His most credible rival on a finale like this is Mathieu van der Poel, who chose the Tour de Suisse specifically to build towards July and was in peak form at exactly this point last season. Following Pogacar up an 11.5 percent wall is, as one preview put it, a hellish mission, but the Alpecin-Deceuninck star is one of the very few with the explosivity to even try.

Beyond the two headliners, the startlist reads like an Ardennes Classic. Lenny Martinez could do real damage on a stage reminiscent of the one he won at Paris-Nice, while Primoz Roglic and Richard Carapaz are well suited to the punchy terrain. Add in puncheurs such as Julian Alaphilippe, Romain Grégoire, Thibau Nys and home favourite Mauro Schmid, and the depth behind the favourites is staggering.
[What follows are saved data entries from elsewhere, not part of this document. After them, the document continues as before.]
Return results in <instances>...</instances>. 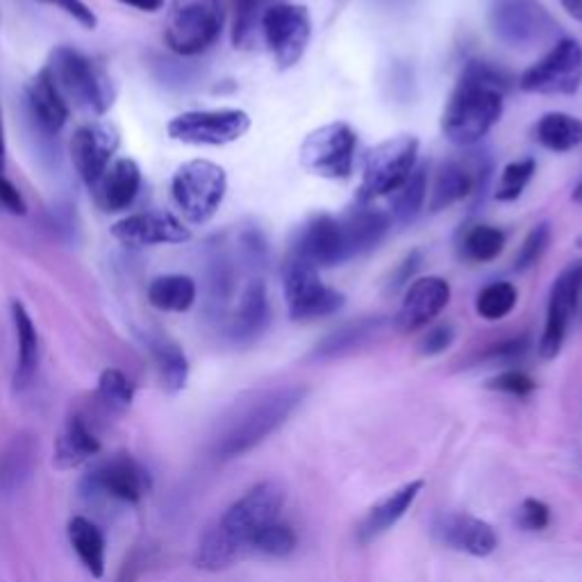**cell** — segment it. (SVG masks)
I'll list each match as a JSON object with an SVG mask.
<instances>
[{
    "instance_id": "16",
    "label": "cell",
    "mask_w": 582,
    "mask_h": 582,
    "mask_svg": "<svg viewBox=\"0 0 582 582\" xmlns=\"http://www.w3.org/2000/svg\"><path fill=\"white\" fill-rule=\"evenodd\" d=\"M112 237L130 248L184 244L191 240V230L171 212H139L112 225Z\"/></svg>"
},
{
    "instance_id": "27",
    "label": "cell",
    "mask_w": 582,
    "mask_h": 582,
    "mask_svg": "<svg viewBox=\"0 0 582 582\" xmlns=\"http://www.w3.org/2000/svg\"><path fill=\"white\" fill-rule=\"evenodd\" d=\"M12 321L17 332V364L12 387L17 394H23L30 390L39 371V335L25 305L19 300L12 303Z\"/></svg>"
},
{
    "instance_id": "53",
    "label": "cell",
    "mask_w": 582,
    "mask_h": 582,
    "mask_svg": "<svg viewBox=\"0 0 582 582\" xmlns=\"http://www.w3.org/2000/svg\"><path fill=\"white\" fill-rule=\"evenodd\" d=\"M562 6L573 19L582 21V0H562Z\"/></svg>"
},
{
    "instance_id": "38",
    "label": "cell",
    "mask_w": 582,
    "mask_h": 582,
    "mask_svg": "<svg viewBox=\"0 0 582 582\" xmlns=\"http://www.w3.org/2000/svg\"><path fill=\"white\" fill-rule=\"evenodd\" d=\"M517 287L512 283H491L476 298V313L487 321L506 319L517 305Z\"/></svg>"
},
{
    "instance_id": "42",
    "label": "cell",
    "mask_w": 582,
    "mask_h": 582,
    "mask_svg": "<svg viewBox=\"0 0 582 582\" xmlns=\"http://www.w3.org/2000/svg\"><path fill=\"white\" fill-rule=\"evenodd\" d=\"M549 242H551V225L549 223L535 225L528 232V237H526L523 246L519 248V253L515 257V268L517 271H528L530 266H535L539 262V257L544 255Z\"/></svg>"
},
{
    "instance_id": "26",
    "label": "cell",
    "mask_w": 582,
    "mask_h": 582,
    "mask_svg": "<svg viewBox=\"0 0 582 582\" xmlns=\"http://www.w3.org/2000/svg\"><path fill=\"white\" fill-rule=\"evenodd\" d=\"M271 307L266 298V287L262 281H253L227 324V337L235 343H251L255 341L268 326Z\"/></svg>"
},
{
    "instance_id": "50",
    "label": "cell",
    "mask_w": 582,
    "mask_h": 582,
    "mask_svg": "<svg viewBox=\"0 0 582 582\" xmlns=\"http://www.w3.org/2000/svg\"><path fill=\"white\" fill-rule=\"evenodd\" d=\"M0 205H3L14 216H23L28 212V205L21 197V191L3 176H0Z\"/></svg>"
},
{
    "instance_id": "31",
    "label": "cell",
    "mask_w": 582,
    "mask_h": 582,
    "mask_svg": "<svg viewBox=\"0 0 582 582\" xmlns=\"http://www.w3.org/2000/svg\"><path fill=\"white\" fill-rule=\"evenodd\" d=\"M68 544L73 547L77 560L94 575H105V535L87 517H73L66 526Z\"/></svg>"
},
{
    "instance_id": "39",
    "label": "cell",
    "mask_w": 582,
    "mask_h": 582,
    "mask_svg": "<svg viewBox=\"0 0 582 582\" xmlns=\"http://www.w3.org/2000/svg\"><path fill=\"white\" fill-rule=\"evenodd\" d=\"M298 544V537L292 530V526L274 521L268 523L266 528H262L253 539H251V547L253 551L268 555V558H287L296 551Z\"/></svg>"
},
{
    "instance_id": "3",
    "label": "cell",
    "mask_w": 582,
    "mask_h": 582,
    "mask_svg": "<svg viewBox=\"0 0 582 582\" xmlns=\"http://www.w3.org/2000/svg\"><path fill=\"white\" fill-rule=\"evenodd\" d=\"M46 71L66 105L85 109L96 116L105 114L112 107V77L98 62L89 60L87 55L62 46L53 51Z\"/></svg>"
},
{
    "instance_id": "13",
    "label": "cell",
    "mask_w": 582,
    "mask_h": 582,
    "mask_svg": "<svg viewBox=\"0 0 582 582\" xmlns=\"http://www.w3.org/2000/svg\"><path fill=\"white\" fill-rule=\"evenodd\" d=\"M582 83V46L575 39H560V42L532 64L519 81V87L530 94L567 96L573 94Z\"/></svg>"
},
{
    "instance_id": "41",
    "label": "cell",
    "mask_w": 582,
    "mask_h": 582,
    "mask_svg": "<svg viewBox=\"0 0 582 582\" xmlns=\"http://www.w3.org/2000/svg\"><path fill=\"white\" fill-rule=\"evenodd\" d=\"M537 169V162L532 158H523V160H517V162H510L506 169H502L500 173V182H498V189H496V199L498 201H517L523 189L528 187L532 173Z\"/></svg>"
},
{
    "instance_id": "8",
    "label": "cell",
    "mask_w": 582,
    "mask_h": 582,
    "mask_svg": "<svg viewBox=\"0 0 582 582\" xmlns=\"http://www.w3.org/2000/svg\"><path fill=\"white\" fill-rule=\"evenodd\" d=\"M285 500L287 491L281 483L264 480L248 489L237 502H232L216 526L244 551L262 528L278 521Z\"/></svg>"
},
{
    "instance_id": "21",
    "label": "cell",
    "mask_w": 582,
    "mask_h": 582,
    "mask_svg": "<svg viewBox=\"0 0 582 582\" xmlns=\"http://www.w3.org/2000/svg\"><path fill=\"white\" fill-rule=\"evenodd\" d=\"M489 162H485L483 158L469 167L464 162L457 160H448L440 167L437 176H435V184L431 191V210L440 212L446 210L455 203H459L462 199L472 197V193L480 191L489 178Z\"/></svg>"
},
{
    "instance_id": "46",
    "label": "cell",
    "mask_w": 582,
    "mask_h": 582,
    "mask_svg": "<svg viewBox=\"0 0 582 582\" xmlns=\"http://www.w3.org/2000/svg\"><path fill=\"white\" fill-rule=\"evenodd\" d=\"M453 341H455L453 326L442 324V326H435L433 330L425 332V337L419 343V351H421V356L435 358V356H442L444 351H448Z\"/></svg>"
},
{
    "instance_id": "55",
    "label": "cell",
    "mask_w": 582,
    "mask_h": 582,
    "mask_svg": "<svg viewBox=\"0 0 582 582\" xmlns=\"http://www.w3.org/2000/svg\"><path fill=\"white\" fill-rule=\"evenodd\" d=\"M573 201L582 208V182L575 187V191H573Z\"/></svg>"
},
{
    "instance_id": "20",
    "label": "cell",
    "mask_w": 582,
    "mask_h": 582,
    "mask_svg": "<svg viewBox=\"0 0 582 582\" xmlns=\"http://www.w3.org/2000/svg\"><path fill=\"white\" fill-rule=\"evenodd\" d=\"M451 300V285L444 278L428 276L412 283L396 315L401 332H416L435 321Z\"/></svg>"
},
{
    "instance_id": "1",
    "label": "cell",
    "mask_w": 582,
    "mask_h": 582,
    "mask_svg": "<svg viewBox=\"0 0 582 582\" xmlns=\"http://www.w3.org/2000/svg\"><path fill=\"white\" fill-rule=\"evenodd\" d=\"M508 75L487 62H469L446 103L442 133L457 146L478 144L500 119Z\"/></svg>"
},
{
    "instance_id": "7",
    "label": "cell",
    "mask_w": 582,
    "mask_h": 582,
    "mask_svg": "<svg viewBox=\"0 0 582 582\" xmlns=\"http://www.w3.org/2000/svg\"><path fill=\"white\" fill-rule=\"evenodd\" d=\"M283 285L294 321H313L330 317L343 307L346 298L341 292L324 285L319 268L298 255H287L283 264Z\"/></svg>"
},
{
    "instance_id": "2",
    "label": "cell",
    "mask_w": 582,
    "mask_h": 582,
    "mask_svg": "<svg viewBox=\"0 0 582 582\" xmlns=\"http://www.w3.org/2000/svg\"><path fill=\"white\" fill-rule=\"evenodd\" d=\"M305 396V387H278L253 396L223 423L214 440V455L219 459H237L251 453L283 428Z\"/></svg>"
},
{
    "instance_id": "23",
    "label": "cell",
    "mask_w": 582,
    "mask_h": 582,
    "mask_svg": "<svg viewBox=\"0 0 582 582\" xmlns=\"http://www.w3.org/2000/svg\"><path fill=\"white\" fill-rule=\"evenodd\" d=\"M100 453V440L92 431L89 421L83 414H71L64 423L60 437L55 440V455L53 464L60 472L77 469L85 462Z\"/></svg>"
},
{
    "instance_id": "24",
    "label": "cell",
    "mask_w": 582,
    "mask_h": 582,
    "mask_svg": "<svg viewBox=\"0 0 582 582\" xmlns=\"http://www.w3.org/2000/svg\"><path fill=\"white\" fill-rule=\"evenodd\" d=\"M423 487H425L423 480H412V483L403 485L401 489H396L392 496H387L384 500H380L378 506H373L358 528L360 544H369V541L378 539L387 530H392L408 515V510L414 506V500L419 498Z\"/></svg>"
},
{
    "instance_id": "6",
    "label": "cell",
    "mask_w": 582,
    "mask_h": 582,
    "mask_svg": "<svg viewBox=\"0 0 582 582\" xmlns=\"http://www.w3.org/2000/svg\"><path fill=\"white\" fill-rule=\"evenodd\" d=\"M225 191V171L210 160L184 162L171 180V197L182 216L191 223L210 221L221 208Z\"/></svg>"
},
{
    "instance_id": "35",
    "label": "cell",
    "mask_w": 582,
    "mask_h": 582,
    "mask_svg": "<svg viewBox=\"0 0 582 582\" xmlns=\"http://www.w3.org/2000/svg\"><path fill=\"white\" fill-rule=\"evenodd\" d=\"M240 555H242V549L214 523L203 532L199 541L197 567L203 571L216 573V571H223L235 564Z\"/></svg>"
},
{
    "instance_id": "52",
    "label": "cell",
    "mask_w": 582,
    "mask_h": 582,
    "mask_svg": "<svg viewBox=\"0 0 582 582\" xmlns=\"http://www.w3.org/2000/svg\"><path fill=\"white\" fill-rule=\"evenodd\" d=\"M119 3L139 12H160L165 8V0H119Z\"/></svg>"
},
{
    "instance_id": "14",
    "label": "cell",
    "mask_w": 582,
    "mask_h": 582,
    "mask_svg": "<svg viewBox=\"0 0 582 582\" xmlns=\"http://www.w3.org/2000/svg\"><path fill=\"white\" fill-rule=\"evenodd\" d=\"M260 25L281 68H289L300 62L307 51L309 36H313V21H309L305 8L292 3L271 6L264 10Z\"/></svg>"
},
{
    "instance_id": "51",
    "label": "cell",
    "mask_w": 582,
    "mask_h": 582,
    "mask_svg": "<svg viewBox=\"0 0 582 582\" xmlns=\"http://www.w3.org/2000/svg\"><path fill=\"white\" fill-rule=\"evenodd\" d=\"M419 264H421V253H416V251L410 253V255L399 264V268L394 271V278H392V283H390V289L396 292L399 287H403V285L412 278V274L419 268Z\"/></svg>"
},
{
    "instance_id": "40",
    "label": "cell",
    "mask_w": 582,
    "mask_h": 582,
    "mask_svg": "<svg viewBox=\"0 0 582 582\" xmlns=\"http://www.w3.org/2000/svg\"><path fill=\"white\" fill-rule=\"evenodd\" d=\"M98 399L109 412H126L135 401V387L119 369H105L98 378Z\"/></svg>"
},
{
    "instance_id": "32",
    "label": "cell",
    "mask_w": 582,
    "mask_h": 582,
    "mask_svg": "<svg viewBox=\"0 0 582 582\" xmlns=\"http://www.w3.org/2000/svg\"><path fill=\"white\" fill-rule=\"evenodd\" d=\"M535 139L555 152L573 150L582 144V119L564 112H551L541 116L535 126Z\"/></svg>"
},
{
    "instance_id": "15",
    "label": "cell",
    "mask_w": 582,
    "mask_h": 582,
    "mask_svg": "<svg viewBox=\"0 0 582 582\" xmlns=\"http://www.w3.org/2000/svg\"><path fill=\"white\" fill-rule=\"evenodd\" d=\"M580 296H582V262H573L555 278L549 294L544 335L539 339V356L544 360H553L560 356Z\"/></svg>"
},
{
    "instance_id": "48",
    "label": "cell",
    "mask_w": 582,
    "mask_h": 582,
    "mask_svg": "<svg viewBox=\"0 0 582 582\" xmlns=\"http://www.w3.org/2000/svg\"><path fill=\"white\" fill-rule=\"evenodd\" d=\"M39 3H46V6L62 10L64 14H68L71 19H75L77 23L85 25L87 30H94L98 25L94 10L85 3V0H39Z\"/></svg>"
},
{
    "instance_id": "17",
    "label": "cell",
    "mask_w": 582,
    "mask_h": 582,
    "mask_svg": "<svg viewBox=\"0 0 582 582\" xmlns=\"http://www.w3.org/2000/svg\"><path fill=\"white\" fill-rule=\"evenodd\" d=\"M116 148H119V133L109 124L96 121L81 126L73 133L71 160L85 184L94 187L103 178L112 165Z\"/></svg>"
},
{
    "instance_id": "56",
    "label": "cell",
    "mask_w": 582,
    "mask_h": 582,
    "mask_svg": "<svg viewBox=\"0 0 582 582\" xmlns=\"http://www.w3.org/2000/svg\"><path fill=\"white\" fill-rule=\"evenodd\" d=\"M575 244H578V248H580V251H582V235H580V237H578V242H575Z\"/></svg>"
},
{
    "instance_id": "43",
    "label": "cell",
    "mask_w": 582,
    "mask_h": 582,
    "mask_svg": "<svg viewBox=\"0 0 582 582\" xmlns=\"http://www.w3.org/2000/svg\"><path fill=\"white\" fill-rule=\"evenodd\" d=\"M487 387L494 392H502V394H510V396H517V399H526V396H530L537 390V382L528 373H523L519 369H510V371H502V373L494 375L487 382Z\"/></svg>"
},
{
    "instance_id": "9",
    "label": "cell",
    "mask_w": 582,
    "mask_h": 582,
    "mask_svg": "<svg viewBox=\"0 0 582 582\" xmlns=\"http://www.w3.org/2000/svg\"><path fill=\"white\" fill-rule=\"evenodd\" d=\"M419 141L414 137H394L369 150L364 160V176L360 187V201H373L384 193L396 191L408 176L416 169Z\"/></svg>"
},
{
    "instance_id": "54",
    "label": "cell",
    "mask_w": 582,
    "mask_h": 582,
    "mask_svg": "<svg viewBox=\"0 0 582 582\" xmlns=\"http://www.w3.org/2000/svg\"><path fill=\"white\" fill-rule=\"evenodd\" d=\"M6 169V128H3V114H0V173Z\"/></svg>"
},
{
    "instance_id": "4",
    "label": "cell",
    "mask_w": 582,
    "mask_h": 582,
    "mask_svg": "<svg viewBox=\"0 0 582 582\" xmlns=\"http://www.w3.org/2000/svg\"><path fill=\"white\" fill-rule=\"evenodd\" d=\"M489 23L502 44L517 51L555 46L562 32L539 0H491Z\"/></svg>"
},
{
    "instance_id": "10",
    "label": "cell",
    "mask_w": 582,
    "mask_h": 582,
    "mask_svg": "<svg viewBox=\"0 0 582 582\" xmlns=\"http://www.w3.org/2000/svg\"><path fill=\"white\" fill-rule=\"evenodd\" d=\"M251 128V116L244 109H197L178 114L169 121L171 139L191 146H225L242 139Z\"/></svg>"
},
{
    "instance_id": "12",
    "label": "cell",
    "mask_w": 582,
    "mask_h": 582,
    "mask_svg": "<svg viewBox=\"0 0 582 582\" xmlns=\"http://www.w3.org/2000/svg\"><path fill=\"white\" fill-rule=\"evenodd\" d=\"M150 474L130 453H114L98 462L81 480V494L85 498L107 496L121 502H139L150 491Z\"/></svg>"
},
{
    "instance_id": "37",
    "label": "cell",
    "mask_w": 582,
    "mask_h": 582,
    "mask_svg": "<svg viewBox=\"0 0 582 582\" xmlns=\"http://www.w3.org/2000/svg\"><path fill=\"white\" fill-rule=\"evenodd\" d=\"M506 246V232L494 225H476L462 240V255L472 262H491Z\"/></svg>"
},
{
    "instance_id": "44",
    "label": "cell",
    "mask_w": 582,
    "mask_h": 582,
    "mask_svg": "<svg viewBox=\"0 0 582 582\" xmlns=\"http://www.w3.org/2000/svg\"><path fill=\"white\" fill-rule=\"evenodd\" d=\"M262 14L260 0H235V30H232V36H235L237 46L248 42L255 23L262 21Z\"/></svg>"
},
{
    "instance_id": "49",
    "label": "cell",
    "mask_w": 582,
    "mask_h": 582,
    "mask_svg": "<svg viewBox=\"0 0 582 582\" xmlns=\"http://www.w3.org/2000/svg\"><path fill=\"white\" fill-rule=\"evenodd\" d=\"M150 560V549L148 547H135L128 558L124 560L119 573H116V580L114 582H137L141 571L146 569Z\"/></svg>"
},
{
    "instance_id": "22",
    "label": "cell",
    "mask_w": 582,
    "mask_h": 582,
    "mask_svg": "<svg viewBox=\"0 0 582 582\" xmlns=\"http://www.w3.org/2000/svg\"><path fill=\"white\" fill-rule=\"evenodd\" d=\"M92 189L96 191V201L105 212H124L139 197L141 171L130 158L114 160Z\"/></svg>"
},
{
    "instance_id": "34",
    "label": "cell",
    "mask_w": 582,
    "mask_h": 582,
    "mask_svg": "<svg viewBox=\"0 0 582 582\" xmlns=\"http://www.w3.org/2000/svg\"><path fill=\"white\" fill-rule=\"evenodd\" d=\"M150 356L158 367L165 390L171 394L182 392L189 380V360L182 348L167 337H158L150 341Z\"/></svg>"
},
{
    "instance_id": "33",
    "label": "cell",
    "mask_w": 582,
    "mask_h": 582,
    "mask_svg": "<svg viewBox=\"0 0 582 582\" xmlns=\"http://www.w3.org/2000/svg\"><path fill=\"white\" fill-rule=\"evenodd\" d=\"M148 303L162 313H187L197 303V283L182 274L155 278L148 285Z\"/></svg>"
},
{
    "instance_id": "5",
    "label": "cell",
    "mask_w": 582,
    "mask_h": 582,
    "mask_svg": "<svg viewBox=\"0 0 582 582\" xmlns=\"http://www.w3.org/2000/svg\"><path fill=\"white\" fill-rule=\"evenodd\" d=\"M225 23L223 0H173L165 42L178 55H199L214 46Z\"/></svg>"
},
{
    "instance_id": "36",
    "label": "cell",
    "mask_w": 582,
    "mask_h": 582,
    "mask_svg": "<svg viewBox=\"0 0 582 582\" xmlns=\"http://www.w3.org/2000/svg\"><path fill=\"white\" fill-rule=\"evenodd\" d=\"M425 191H428V176H425V169H414L408 180L392 191V216L396 223L408 225L419 216Z\"/></svg>"
},
{
    "instance_id": "29",
    "label": "cell",
    "mask_w": 582,
    "mask_h": 582,
    "mask_svg": "<svg viewBox=\"0 0 582 582\" xmlns=\"http://www.w3.org/2000/svg\"><path fill=\"white\" fill-rule=\"evenodd\" d=\"M384 326V319L380 317H364L358 321L346 324L337 330H332L330 335H326L313 351V360L326 362V360H335L341 358L346 353H353L358 351L360 346H364L369 339H373Z\"/></svg>"
},
{
    "instance_id": "25",
    "label": "cell",
    "mask_w": 582,
    "mask_h": 582,
    "mask_svg": "<svg viewBox=\"0 0 582 582\" xmlns=\"http://www.w3.org/2000/svg\"><path fill=\"white\" fill-rule=\"evenodd\" d=\"M346 260L375 248L390 230V216L375 208H358L339 219Z\"/></svg>"
},
{
    "instance_id": "28",
    "label": "cell",
    "mask_w": 582,
    "mask_h": 582,
    "mask_svg": "<svg viewBox=\"0 0 582 582\" xmlns=\"http://www.w3.org/2000/svg\"><path fill=\"white\" fill-rule=\"evenodd\" d=\"M28 107L34 124L44 133H60L68 119V105L44 68L28 87Z\"/></svg>"
},
{
    "instance_id": "47",
    "label": "cell",
    "mask_w": 582,
    "mask_h": 582,
    "mask_svg": "<svg viewBox=\"0 0 582 582\" xmlns=\"http://www.w3.org/2000/svg\"><path fill=\"white\" fill-rule=\"evenodd\" d=\"M528 348H530L528 337H515V339H508L502 343H496L491 351L485 356V360H489L494 364H512V362L526 358Z\"/></svg>"
},
{
    "instance_id": "18",
    "label": "cell",
    "mask_w": 582,
    "mask_h": 582,
    "mask_svg": "<svg viewBox=\"0 0 582 582\" xmlns=\"http://www.w3.org/2000/svg\"><path fill=\"white\" fill-rule=\"evenodd\" d=\"M289 253L298 255L300 260L309 262L317 268H328L346 262L339 219L330 214L309 216L303 223V227H298Z\"/></svg>"
},
{
    "instance_id": "11",
    "label": "cell",
    "mask_w": 582,
    "mask_h": 582,
    "mask_svg": "<svg viewBox=\"0 0 582 582\" xmlns=\"http://www.w3.org/2000/svg\"><path fill=\"white\" fill-rule=\"evenodd\" d=\"M358 137L348 124H328L309 133L300 146V165L321 178H348L353 171Z\"/></svg>"
},
{
    "instance_id": "30",
    "label": "cell",
    "mask_w": 582,
    "mask_h": 582,
    "mask_svg": "<svg viewBox=\"0 0 582 582\" xmlns=\"http://www.w3.org/2000/svg\"><path fill=\"white\" fill-rule=\"evenodd\" d=\"M39 442L30 433L17 435L0 455V489L17 491L34 474Z\"/></svg>"
},
{
    "instance_id": "19",
    "label": "cell",
    "mask_w": 582,
    "mask_h": 582,
    "mask_svg": "<svg viewBox=\"0 0 582 582\" xmlns=\"http://www.w3.org/2000/svg\"><path fill=\"white\" fill-rule=\"evenodd\" d=\"M435 535L444 547L474 558H487L498 549L496 530L472 515L448 512L435 521Z\"/></svg>"
},
{
    "instance_id": "45",
    "label": "cell",
    "mask_w": 582,
    "mask_h": 582,
    "mask_svg": "<svg viewBox=\"0 0 582 582\" xmlns=\"http://www.w3.org/2000/svg\"><path fill=\"white\" fill-rule=\"evenodd\" d=\"M517 523L523 530L537 532V530H544L551 523V508L547 506L544 500H537V498H526L521 502V508L517 512Z\"/></svg>"
}]
</instances>
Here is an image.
The general classification picture will also begin to take shape today. Pogacar is widely expected to pull on the first leader's jersey, with the battle behind him likely to revolve around Roglic's BORA squad and a Bahrain-Victorious team built around Martinez and time-trial threat Antonio Tiberi. With a flat individual time trial and a fearsome queen stage on the Col de la Croix still to come, the Sondrio opener is the first of several chances for the contenders to draw blood.

One major name will be missing: Tom Pidcock withdrew on the eve of the race with a viral infection, removing a genuine wildcard from the puncheur fight. His absence only sharpens the sense that, barring a rare off-day, this opening stage is Pogacar's to lose.